*TASK INSTRUCTIONS*. Print each of the entries below word for word, changing nothing.

• • •

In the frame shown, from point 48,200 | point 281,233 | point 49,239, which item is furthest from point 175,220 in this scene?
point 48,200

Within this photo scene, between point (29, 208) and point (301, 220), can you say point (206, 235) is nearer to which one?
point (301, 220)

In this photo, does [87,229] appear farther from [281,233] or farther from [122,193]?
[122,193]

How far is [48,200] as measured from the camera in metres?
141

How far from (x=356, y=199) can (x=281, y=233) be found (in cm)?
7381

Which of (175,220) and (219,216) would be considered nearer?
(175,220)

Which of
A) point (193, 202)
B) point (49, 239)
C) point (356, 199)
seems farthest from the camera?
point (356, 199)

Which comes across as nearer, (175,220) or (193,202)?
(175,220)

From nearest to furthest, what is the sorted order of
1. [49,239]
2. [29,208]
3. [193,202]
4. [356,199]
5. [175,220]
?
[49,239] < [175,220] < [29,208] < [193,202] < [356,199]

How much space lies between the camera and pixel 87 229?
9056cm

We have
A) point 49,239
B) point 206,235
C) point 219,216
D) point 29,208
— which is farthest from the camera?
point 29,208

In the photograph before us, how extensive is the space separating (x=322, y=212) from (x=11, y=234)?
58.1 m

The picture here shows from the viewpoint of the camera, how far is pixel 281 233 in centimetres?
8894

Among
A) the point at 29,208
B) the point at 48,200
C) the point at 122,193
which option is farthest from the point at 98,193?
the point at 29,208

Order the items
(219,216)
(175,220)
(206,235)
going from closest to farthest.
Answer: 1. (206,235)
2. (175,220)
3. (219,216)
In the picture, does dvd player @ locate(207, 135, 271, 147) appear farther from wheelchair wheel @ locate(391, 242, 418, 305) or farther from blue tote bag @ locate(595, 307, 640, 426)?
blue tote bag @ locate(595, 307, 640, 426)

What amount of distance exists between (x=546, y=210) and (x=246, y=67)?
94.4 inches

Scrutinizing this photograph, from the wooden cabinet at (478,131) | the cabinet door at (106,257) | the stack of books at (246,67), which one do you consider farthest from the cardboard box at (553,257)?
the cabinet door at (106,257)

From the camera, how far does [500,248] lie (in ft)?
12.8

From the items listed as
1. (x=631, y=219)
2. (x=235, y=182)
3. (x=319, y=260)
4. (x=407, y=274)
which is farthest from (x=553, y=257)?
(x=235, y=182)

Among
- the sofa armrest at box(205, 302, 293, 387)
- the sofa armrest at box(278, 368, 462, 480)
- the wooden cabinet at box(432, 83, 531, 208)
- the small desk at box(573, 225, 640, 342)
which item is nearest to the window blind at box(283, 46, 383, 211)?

• • •

*SOLUTION FOR THIS PROBLEM*.
In the frame shown, from point 48,200 | point 281,233 | point 49,239, which item is furthest from point 175,220 in this scene?
point 48,200

Within this photo scene, between point (29, 208) and point (301, 220), can you say point (206, 235) is nearer to which one?
point (301, 220)

In this photo, does [87,229] appear farther from [281,233] or farther from [122,193]?
[122,193]

How far is [48,200] as measured from the camera in metres?
141

How far from (x=356, y=199) can (x=281, y=233) be found (in cm)?
7381

Which of (175,220) and (219,216) would be considered nearer?
(175,220)

Which of
A) point (193, 202)
B) point (49, 239)
C) point (356, 199)
seems farthest from the camera?
point (356, 199)

Which comes across as nearer, (175,220) or (193,202)?
(175,220)

From nearest to furthest, what is the sorted order of
1. [49,239]
2. [29,208]
3. [193,202]
4. [356,199]
5. [175,220]
?
[49,239] < [175,220] < [29,208] < [193,202] < [356,199]

How much space lies between the camera and pixel 87 229?
9056cm

We have
A) point 49,239
B) point 206,235
C) point 219,216
D) point 29,208
— which is farthest from the camera?
point 29,208

In the photograph before us, how extensive is the space separating (x=322, y=212) from (x=11, y=234)?
58.1 m

The picture here shows from the viewpoint of the camera, how far is pixel 281 233 in centimetres?
8894

Among
A) the point at 29,208
B) the point at 48,200
C) the point at 122,193
which option is farthest from the point at 98,193?
the point at 29,208

Order the items
(219,216)
(175,220)
(206,235)
going from closest to farthest.
Answer: 1. (206,235)
2. (175,220)
3. (219,216)
In the picture, does dvd player @ locate(207, 135, 271, 147) appear farther from wheelchair wheel @ locate(391, 242, 418, 305) or farther from blue tote bag @ locate(595, 307, 640, 426)?
blue tote bag @ locate(595, 307, 640, 426)

What amount of distance exists between (x=546, y=210) and (x=246, y=67)?
94.4 inches

Scrutinizing this photograph, from the wooden cabinet at (478,131) | the cabinet door at (106,257) | the stack of books at (246,67), which one do you consider farthest from the cardboard box at (553,257)?
the cabinet door at (106,257)

From the camera, how far does [500,248] lie (in ft)?
12.8

From the items listed as
1. (x=631, y=219)
2. (x=235, y=182)
3. (x=319, y=260)
4. (x=407, y=274)
which is farthest from (x=553, y=257)?
(x=235, y=182)

Among
- the sofa armrest at box(205, 302, 293, 387)
- the sofa armrest at box(278, 368, 462, 480)
- the wooden cabinet at box(432, 83, 531, 208)
- the small desk at box(573, 225, 640, 342)
which item is nearest to the window blind at box(283, 46, 383, 211)?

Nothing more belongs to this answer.